• Texto proporcionado:
Libro y foto de Pedro G.
Además de las meteduras de gamba y patinazos que hemos consignado hoy, ha habido en los últimos meses otros resbalones que también merecen un reconocimiento y un lugar en nuestros corazones. Por ejemplo, el aclamado caso del político que presentó un decálogo de cinco propuestas; el de los políticos que se pasaban unos a otros la pelota caliente; el del futbolista que dejó en la estocada a su equipo, o la del sospechoso de asesinato que guardaba un asa en la manga. O sea, algo a lo que agarrarse.
Y para terminar, observen ustedes qué terrible, pero terrible de verdad, es el patinazo que recoge la foto que me manda un amigo:
 
 


 

viernes, 1 de enero de 2016

¿Controqué?

 
Contrónimo.
He aquí una palabra audaz, decidida, enérgica. Una palabra muy apropiada para empezar el año.
Pero ¿qué son los contrónimos? Pues, por decirlo de una manera sencilla, son  palabras indecisas, incoherentes, que se llevan la contraria a sí mismas. Palabras a las que se podría aplicar aquello de “donde dije digo, digo diego”.

• Instrucciones:
(A) Resume el texto en tres oraciones.
(B) Por favor, edita el fragmento del texto desde "Además de las" hasta "Contrónimo." y cambia "futbolista" por "portero".

• Registros:
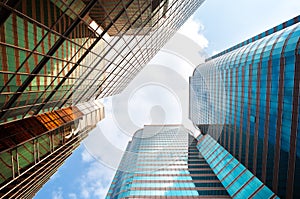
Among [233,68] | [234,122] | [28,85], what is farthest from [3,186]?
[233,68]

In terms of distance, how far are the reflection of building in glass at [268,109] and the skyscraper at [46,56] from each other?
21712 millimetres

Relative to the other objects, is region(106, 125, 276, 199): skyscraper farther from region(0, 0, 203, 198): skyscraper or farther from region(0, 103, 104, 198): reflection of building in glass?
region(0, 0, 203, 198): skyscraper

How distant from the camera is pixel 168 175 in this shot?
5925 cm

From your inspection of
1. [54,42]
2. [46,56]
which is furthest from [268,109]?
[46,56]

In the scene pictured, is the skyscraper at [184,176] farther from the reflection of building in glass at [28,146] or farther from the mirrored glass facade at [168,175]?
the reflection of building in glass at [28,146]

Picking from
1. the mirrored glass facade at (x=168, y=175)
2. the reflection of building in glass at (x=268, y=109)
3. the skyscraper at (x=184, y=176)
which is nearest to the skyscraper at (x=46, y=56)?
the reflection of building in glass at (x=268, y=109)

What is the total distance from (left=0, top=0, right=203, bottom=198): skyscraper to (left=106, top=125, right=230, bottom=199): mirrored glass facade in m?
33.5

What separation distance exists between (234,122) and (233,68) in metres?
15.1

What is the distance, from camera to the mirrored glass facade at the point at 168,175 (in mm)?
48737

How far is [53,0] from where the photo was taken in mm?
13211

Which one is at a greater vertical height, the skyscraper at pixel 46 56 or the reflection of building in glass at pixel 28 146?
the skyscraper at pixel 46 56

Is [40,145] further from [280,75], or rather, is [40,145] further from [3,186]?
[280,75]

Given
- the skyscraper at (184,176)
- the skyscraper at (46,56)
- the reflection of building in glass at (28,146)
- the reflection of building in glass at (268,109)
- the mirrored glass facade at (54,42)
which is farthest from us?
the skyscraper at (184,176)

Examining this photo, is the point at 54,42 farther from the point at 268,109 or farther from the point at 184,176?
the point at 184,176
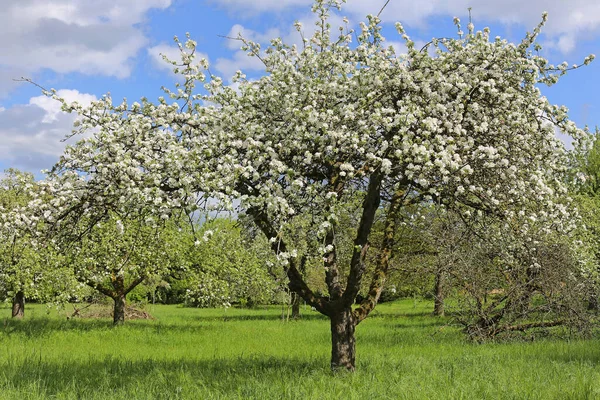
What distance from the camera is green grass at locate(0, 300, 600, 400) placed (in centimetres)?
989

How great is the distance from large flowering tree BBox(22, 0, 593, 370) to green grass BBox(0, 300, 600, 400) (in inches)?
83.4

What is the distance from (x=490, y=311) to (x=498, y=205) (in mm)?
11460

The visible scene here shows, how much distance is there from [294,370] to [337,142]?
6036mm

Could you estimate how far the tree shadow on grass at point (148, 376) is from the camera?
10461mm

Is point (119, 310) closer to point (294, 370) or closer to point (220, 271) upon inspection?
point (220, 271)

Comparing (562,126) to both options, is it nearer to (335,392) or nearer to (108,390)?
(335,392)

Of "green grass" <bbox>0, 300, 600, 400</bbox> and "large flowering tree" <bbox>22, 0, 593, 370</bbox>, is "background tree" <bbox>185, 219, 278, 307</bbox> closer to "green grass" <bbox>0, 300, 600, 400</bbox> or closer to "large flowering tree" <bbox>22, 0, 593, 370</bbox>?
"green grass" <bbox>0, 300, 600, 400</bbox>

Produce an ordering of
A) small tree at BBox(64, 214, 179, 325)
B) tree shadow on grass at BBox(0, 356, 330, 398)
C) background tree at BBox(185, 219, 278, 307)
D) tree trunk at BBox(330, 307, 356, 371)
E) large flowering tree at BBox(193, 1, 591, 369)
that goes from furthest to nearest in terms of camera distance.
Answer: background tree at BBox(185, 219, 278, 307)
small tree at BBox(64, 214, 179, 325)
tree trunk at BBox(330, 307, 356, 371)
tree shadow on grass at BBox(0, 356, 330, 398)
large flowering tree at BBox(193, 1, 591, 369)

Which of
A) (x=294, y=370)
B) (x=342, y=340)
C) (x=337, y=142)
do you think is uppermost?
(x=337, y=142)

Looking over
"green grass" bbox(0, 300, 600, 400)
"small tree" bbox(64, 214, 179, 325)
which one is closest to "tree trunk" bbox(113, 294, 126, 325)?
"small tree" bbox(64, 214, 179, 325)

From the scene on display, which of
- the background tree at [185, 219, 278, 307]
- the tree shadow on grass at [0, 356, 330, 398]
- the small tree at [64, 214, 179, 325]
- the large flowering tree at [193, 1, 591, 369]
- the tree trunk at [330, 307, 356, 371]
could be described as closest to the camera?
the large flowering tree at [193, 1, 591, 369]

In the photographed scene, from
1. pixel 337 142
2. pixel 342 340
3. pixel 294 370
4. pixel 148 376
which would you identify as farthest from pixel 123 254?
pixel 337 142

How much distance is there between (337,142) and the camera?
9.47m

• Respuestas:
(A) El texto recuerda, además de los patinazos consignados ese día, otros resbalones de los últimos meses, como el del político que presentó un decálogo de cinco propuestas o el del sospechoso de asesinato que guardaba un asa en la manga, y termina con el patinazo que recoge una foto enviada por un amigo. A continuación presenta la palabra «contrónimo» como audaz, decidida y enérgica, muy apropiada para empezar el año. Explica que los contrónimos son palabras indecisas e incoherentes que se llevan la contraria a sí mismas.

(B)
Además de las meteduras de gamba y patinazos que hemos consignado hoy, ha habido en los últimos meses otros resbalones que también merecen un reconocimiento y un lugar en nuestros corazones. Por ejemplo, el aclamado caso del político que presentó un decálogo de cinco propuestas; el de los políticos que se pasaban unos a otros la pelota caliente; el del portero que dejó en la estocada a su equipo, o la del sospechoso de asesinato que guardaba un asa en la manga. O sea, algo a lo que agarrarse.
Y para terminar, observen ustedes qué terrible, pero terrible de verdad, es el patinazo que recoge la foto que me manda un amigo:
 
 


 

viernes, 1 de enero de 2016

¿Controqué?

 
Contrónimo.